● **REQUEST**
Copy the items verbatim, from the line containing "How far from the white" through the end of the items, including both of those lines. Leave the pictures out of your copy.
+++ DATASET EXCERPTS
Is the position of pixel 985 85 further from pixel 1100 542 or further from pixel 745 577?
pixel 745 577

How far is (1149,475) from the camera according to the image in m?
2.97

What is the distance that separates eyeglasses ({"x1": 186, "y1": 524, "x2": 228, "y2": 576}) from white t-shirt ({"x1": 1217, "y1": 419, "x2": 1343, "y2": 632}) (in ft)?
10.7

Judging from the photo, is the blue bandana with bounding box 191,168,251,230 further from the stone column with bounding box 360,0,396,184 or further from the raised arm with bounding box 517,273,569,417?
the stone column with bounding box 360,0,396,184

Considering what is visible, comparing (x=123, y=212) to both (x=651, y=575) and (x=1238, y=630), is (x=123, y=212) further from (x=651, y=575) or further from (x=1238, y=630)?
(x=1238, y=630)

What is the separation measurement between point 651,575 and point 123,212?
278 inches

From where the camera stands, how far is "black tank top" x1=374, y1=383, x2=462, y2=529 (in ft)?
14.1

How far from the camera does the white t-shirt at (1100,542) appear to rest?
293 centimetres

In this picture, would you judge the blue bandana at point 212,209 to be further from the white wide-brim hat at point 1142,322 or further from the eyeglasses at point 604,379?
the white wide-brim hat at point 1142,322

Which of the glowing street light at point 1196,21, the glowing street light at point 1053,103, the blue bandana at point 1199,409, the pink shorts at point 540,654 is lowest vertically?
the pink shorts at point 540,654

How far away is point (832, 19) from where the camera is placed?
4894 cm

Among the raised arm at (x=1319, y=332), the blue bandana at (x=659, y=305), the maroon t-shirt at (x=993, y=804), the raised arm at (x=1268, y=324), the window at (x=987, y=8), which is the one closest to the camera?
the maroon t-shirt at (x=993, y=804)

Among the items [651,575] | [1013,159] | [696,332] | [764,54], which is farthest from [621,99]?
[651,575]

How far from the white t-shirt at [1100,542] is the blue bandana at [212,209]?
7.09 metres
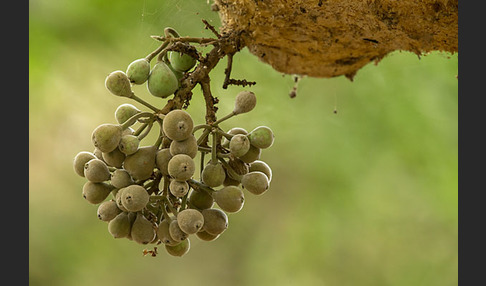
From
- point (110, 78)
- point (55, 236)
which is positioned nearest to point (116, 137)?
point (110, 78)

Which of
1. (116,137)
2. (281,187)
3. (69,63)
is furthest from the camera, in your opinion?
(281,187)

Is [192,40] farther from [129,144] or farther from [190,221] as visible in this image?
[190,221]

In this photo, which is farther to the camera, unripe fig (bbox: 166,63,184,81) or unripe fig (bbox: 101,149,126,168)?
unripe fig (bbox: 166,63,184,81)

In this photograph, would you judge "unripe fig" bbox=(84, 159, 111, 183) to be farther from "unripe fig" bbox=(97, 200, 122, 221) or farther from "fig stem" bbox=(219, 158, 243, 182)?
"fig stem" bbox=(219, 158, 243, 182)

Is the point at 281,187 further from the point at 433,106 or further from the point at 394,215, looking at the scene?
the point at 433,106

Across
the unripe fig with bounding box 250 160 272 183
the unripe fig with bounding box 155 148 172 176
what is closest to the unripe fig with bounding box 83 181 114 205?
the unripe fig with bounding box 155 148 172 176
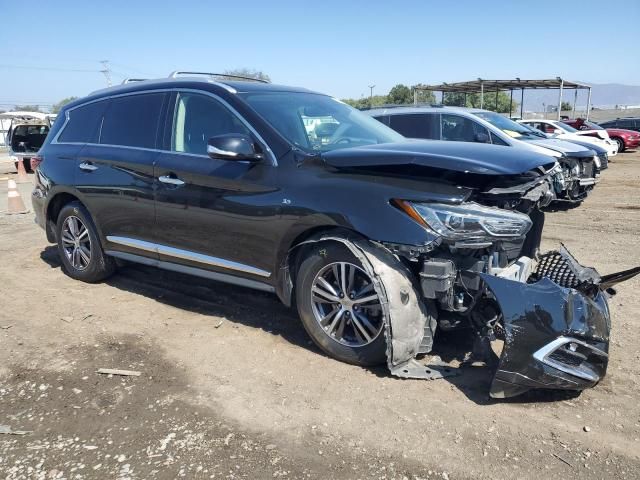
++++++
● **SOLVED EXERCISE**
How far from the white t-shirt at [1100,542] is the blue bandana at [212,209]?
7.09 metres
From
- point (110, 78)
- point (55, 236)
which is positioned nearest to point (116, 137)?
point (110, 78)

Which of
1. (116,137)
2. (281,187)
3. (69,63)
is furthest from the camera, in your opinion?
(281,187)

Is [192,40] farther from [129,144] or farther from [190,221] as visible in this image?
[190,221]

In this photo, which is farther to the camera, unripe fig (bbox: 166,63,184,81) or unripe fig (bbox: 101,149,126,168)?
unripe fig (bbox: 166,63,184,81)

In this photograph, would you judge "unripe fig" bbox=(84, 159, 111, 183) to be farther from "unripe fig" bbox=(97, 200, 122, 221) or farther from "fig stem" bbox=(219, 158, 243, 182)?
"fig stem" bbox=(219, 158, 243, 182)

Is the point at 281,187 further from the point at 433,106 or further from the point at 394,215, looking at the scene?
the point at 433,106

Across
the unripe fig with bounding box 250 160 272 183
the unripe fig with bounding box 155 148 172 176
what is closest to the unripe fig with bounding box 83 181 114 205?
the unripe fig with bounding box 155 148 172 176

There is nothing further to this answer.